The problem is when some rows have exactly the same data. Then, the XML Output Stage builds a group from the rows and creates only 1 content for those rows.

The problem is I Need to have 1 contect group per input row are different.

Any suggestions?

Yes, I have builded a XML-Chunk manualy and could handle this Problem, but the solution is not very comfortable with an Output File format with many fields. so, I wonder how to solved using the XML Output Stage itself.

Thnaks a lot in advance

eostic · Post by **eostic** » Fri Jul 12, 2013 10:12 am

I have found it necessary at times to include a dummy element in the node with an artificial key (use a counter in an upstream transformer to create this additional column)....then the rows are ultimately unique and you'll get the groupings you need....

....depending on the downstream application, the extra element may be fine and not affect anything (if they aren't doing validation, you may be able to just leave it there) or else edit it out in a downstream transformer using ereplace() or similar.

Ernie

mgsteiner · Post by **mgsteiner** » Mon Jul 15, 2013 2:45 am

That souds very good idea.

Please can you make visible the entire message to me, because I'm still not a Premium member.

Thanks a lot in advance

chulett · Post by **chulett** » Mon Jul 15, 2013 7:26 am

mgsteiner wrote:Please can you make visible the entire message to me, because I'm still not a Premium member.

That kind of defeats the whole purpose of setting up a system like that.

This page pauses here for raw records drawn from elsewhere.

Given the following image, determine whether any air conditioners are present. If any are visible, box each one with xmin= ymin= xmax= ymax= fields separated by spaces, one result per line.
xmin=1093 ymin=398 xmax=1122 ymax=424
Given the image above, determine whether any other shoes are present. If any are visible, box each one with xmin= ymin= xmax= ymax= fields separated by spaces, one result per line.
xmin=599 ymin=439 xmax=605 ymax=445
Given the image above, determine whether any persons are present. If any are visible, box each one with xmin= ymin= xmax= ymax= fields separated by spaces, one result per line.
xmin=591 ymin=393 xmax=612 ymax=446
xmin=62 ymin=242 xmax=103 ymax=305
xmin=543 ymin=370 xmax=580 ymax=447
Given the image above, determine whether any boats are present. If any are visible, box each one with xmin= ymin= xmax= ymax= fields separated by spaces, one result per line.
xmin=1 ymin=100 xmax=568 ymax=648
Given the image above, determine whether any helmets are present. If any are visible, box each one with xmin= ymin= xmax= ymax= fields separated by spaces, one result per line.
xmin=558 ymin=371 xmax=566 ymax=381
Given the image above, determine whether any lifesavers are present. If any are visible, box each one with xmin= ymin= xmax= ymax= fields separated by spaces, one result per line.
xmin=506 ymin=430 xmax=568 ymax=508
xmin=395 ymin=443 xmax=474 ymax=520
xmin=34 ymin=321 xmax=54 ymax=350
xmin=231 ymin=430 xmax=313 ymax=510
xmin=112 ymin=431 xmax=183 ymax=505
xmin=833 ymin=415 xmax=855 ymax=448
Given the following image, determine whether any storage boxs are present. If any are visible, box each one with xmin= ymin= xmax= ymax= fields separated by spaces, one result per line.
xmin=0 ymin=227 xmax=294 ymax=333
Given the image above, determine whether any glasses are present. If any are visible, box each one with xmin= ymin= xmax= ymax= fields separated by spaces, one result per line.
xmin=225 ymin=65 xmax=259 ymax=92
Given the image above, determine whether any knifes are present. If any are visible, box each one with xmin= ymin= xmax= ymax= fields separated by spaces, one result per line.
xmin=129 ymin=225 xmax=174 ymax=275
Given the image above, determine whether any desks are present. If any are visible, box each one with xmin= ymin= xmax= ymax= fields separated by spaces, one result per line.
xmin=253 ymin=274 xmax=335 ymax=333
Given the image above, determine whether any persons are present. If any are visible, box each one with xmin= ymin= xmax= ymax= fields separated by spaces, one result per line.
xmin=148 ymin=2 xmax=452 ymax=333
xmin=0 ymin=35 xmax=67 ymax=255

MrBlack · Post by **MrBlack** » Mon Jul 15, 2013 12:07 pm

Here's how you do it, and I'm not a premium poster so you should be able to read all of my message

Had the same issue once, and so I added a surrogate key with an extra xml tag in my group to make it unique so Datastage wouldn't roll up my results. (Granted roll up is probably the proper thing to be done, but poor XML schema design sometimes forces us to get inventive but that's off topic

)

Then once I have generated my XML documents, my jobs splits off 62 files (again I create a column that is not used in the XML but still pass to the XML stage to make the files split) I use a After-Job Exec-SH to leverage the power of Linux to use a regular expression to remove the extra @ID value in the tag that I didn't want in my files, making them valid according to the XSD. Here's the Linux command that I use to do a a find/replace in all my files:

Code: Select all

 find /etl/upload/mydata_*.xml -type f -exec sed -i 's/<datagroup id="[0-9]*">/<datagroup>/g' {} \;